Sobrinhos do Capitão

Que Max und Moritz, de Busch, deu origem aos Sobrinhos do Capitão, (os personagens alemães imigrantes) de Dirks, é tão verdadeiro quanto Chiquinho e Jagunço, em O Tico-Tico, vieram diretamente da fonte do mesmo Outcault do Yellow Kid. Buster Brown, o garoto traquinas das classes altas, sempre foi conhecido entre nós como Chiquinho. O cão Tige virou Jagunço, e a eles ainda foi acrescido, no Brasil, um “negrinho de recados” das mansões ricas, o Benjamin. Lembremos o alto teor racista daquele instante histórico, início do século XX (nada que a novela O Cravo e a Rosa, de Walcyr Carrasco, não tivesse mostrado com toda propriedade). Não haveria mesmo espaço para um Hogan´s Alley brasileiro nos quadrinhos, não em O Tico-Tico, embora Aloysio Azevedo o tivesse descrito em  seu romance O Cortiço.
 
Outra coisa interessante é ver o trabalho pantagruélico desses artistas máximos dos quadrinhos que são René Goscinny e Albert Uderzo na concepção de todo o universo de Asterix. Ou de artistas como Hal Foster, que deixou Tarzan, que ilustrava para livros de Edgar Rice Burroughs, para vender a William Randolph Hearst e para a King Features a magnífica obra-prima que é O Príncipe Valente. E que pesquisa, meu amigo! Não só os figurinos e cenários, como também (e principalmente) o modus vivendi daquele pessoal da Idade Média. Perfeito para professores darem aquela palhinha a seus alunos sobre esse período histórico.
 
Impossível falar de Manara em Bórgia, trabalho colossal, sem olharmos para figuras e figurinos da Renascença italiana, o que já nos dá uma amostra da pesquisa do grande quadrinhista. Uma rápida corrida no Google já nos ajuda, e muito. Mesmo as deliciosas tolices de Pafúncio & Marocas (Bringing Up Father), de George McManus, mostram como pensavam e viviam os habitantes da classe chamada “nouveau riche”, em princípios do século XX, nos Estados Unidos.

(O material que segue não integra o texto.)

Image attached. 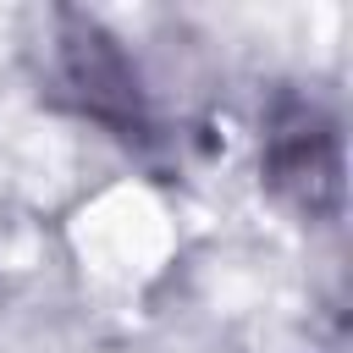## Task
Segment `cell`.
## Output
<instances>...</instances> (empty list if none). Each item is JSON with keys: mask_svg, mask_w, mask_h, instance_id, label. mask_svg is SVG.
<instances>
[{"mask_svg": "<svg viewBox=\"0 0 353 353\" xmlns=\"http://www.w3.org/2000/svg\"><path fill=\"white\" fill-rule=\"evenodd\" d=\"M265 176L303 215H336L342 204V143L314 99L281 94L265 116Z\"/></svg>", "mask_w": 353, "mask_h": 353, "instance_id": "7a4b0ae2", "label": "cell"}, {"mask_svg": "<svg viewBox=\"0 0 353 353\" xmlns=\"http://www.w3.org/2000/svg\"><path fill=\"white\" fill-rule=\"evenodd\" d=\"M55 77L66 88V99L110 127L121 143H143L154 132V116H149V99H143V83H138V66L127 61V50L88 17H61V39H55Z\"/></svg>", "mask_w": 353, "mask_h": 353, "instance_id": "6da1fadb", "label": "cell"}]
</instances>
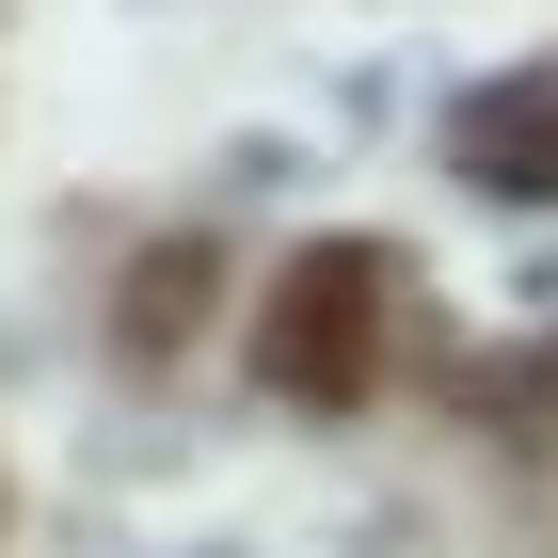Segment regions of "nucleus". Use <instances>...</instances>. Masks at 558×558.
<instances>
[{"mask_svg":"<svg viewBox=\"0 0 558 558\" xmlns=\"http://www.w3.org/2000/svg\"><path fill=\"white\" fill-rule=\"evenodd\" d=\"M384 240H303L256 303V384L303 399V415H351V399L384 384Z\"/></svg>","mask_w":558,"mask_h":558,"instance_id":"nucleus-1","label":"nucleus"},{"mask_svg":"<svg viewBox=\"0 0 558 558\" xmlns=\"http://www.w3.org/2000/svg\"><path fill=\"white\" fill-rule=\"evenodd\" d=\"M447 160L478 175V192H511V208H558V81L526 64V81H478L463 112H447Z\"/></svg>","mask_w":558,"mask_h":558,"instance_id":"nucleus-2","label":"nucleus"},{"mask_svg":"<svg viewBox=\"0 0 558 558\" xmlns=\"http://www.w3.org/2000/svg\"><path fill=\"white\" fill-rule=\"evenodd\" d=\"M208 288H223V256H208V240H160V256L129 271V303H112V336H129L144 367H160V351L192 336V319H208Z\"/></svg>","mask_w":558,"mask_h":558,"instance_id":"nucleus-3","label":"nucleus"}]
</instances>
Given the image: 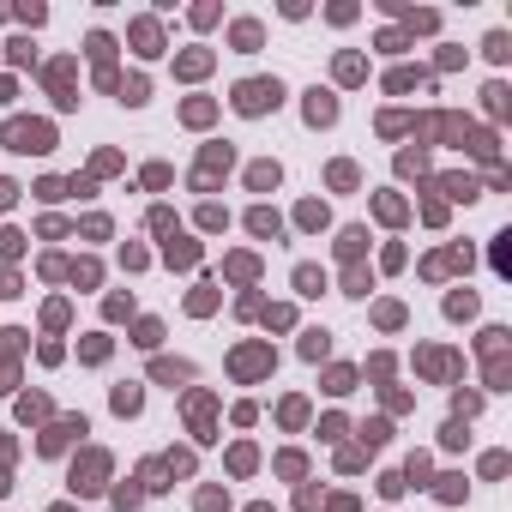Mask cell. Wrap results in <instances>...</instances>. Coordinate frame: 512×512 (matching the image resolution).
<instances>
[{"label": "cell", "instance_id": "6da1fadb", "mask_svg": "<svg viewBox=\"0 0 512 512\" xmlns=\"http://www.w3.org/2000/svg\"><path fill=\"white\" fill-rule=\"evenodd\" d=\"M266 103H278V85H241V109H247V115L266 109Z\"/></svg>", "mask_w": 512, "mask_h": 512}]
</instances>
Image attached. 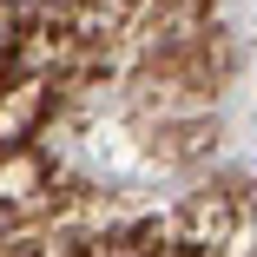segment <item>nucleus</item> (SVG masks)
Listing matches in <instances>:
<instances>
[{
    "instance_id": "1",
    "label": "nucleus",
    "mask_w": 257,
    "mask_h": 257,
    "mask_svg": "<svg viewBox=\"0 0 257 257\" xmlns=\"http://www.w3.org/2000/svg\"><path fill=\"white\" fill-rule=\"evenodd\" d=\"M7 33H14V14L0 7V53H7Z\"/></svg>"
}]
</instances>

Divertido também é ver como os preconceitos sociais persistem, se atentarmos para os personagens de Blondie, criados por Chic Young, (ela pobre e ele rico, porém o rapaz foi deserdado pela família por ter casado com uma moça não pertencente ao upper class), e que vão viver, portanto, as agruras da classe média.
 

Little Nemo in Slumberland

Mesmo a obra-prima de Winsor McCay, Little Nemo in Slumberland, com os sonhos que só Freud poderia explicar e o menininho sempre caindo da cama em todo quadrinho final, nos dá mostra perfeita da "art nouveau" da Era vitoriana. Um mundo que se transformou por completo depois das Guerras Mundiais, de Betty Boop e seu erotismo nos anos 1920, ou com outro exemplo, Terry e os Piratas, do grande "Michelangelo do chiaroescuro" Milton Caniff, durante os anos 1940.
 
Enfim, podemos aqui traçar inúmeros paralelos (Bolinha e Luluzinha, de Marge, misturados num liquidificador a Peanuts, de Schulz, desembocando na Turma da Mônica, de Mauricio de Sousa) e momentos de ação/reação (Turma do Pererê, de Ziraldo, sendo publicada até abril de 1964 e o movimento militar iniciado no final de março daquele ano), coisas que enfim só podem enriquecer uma aula e nutrir infinitas discussões sobre classes sociais, períodos históricos, modos de vida, maneiras de pensar e ver o mundo. Os quadrinhos estão aí, pra quem quiser revirar a História. E vice-versa.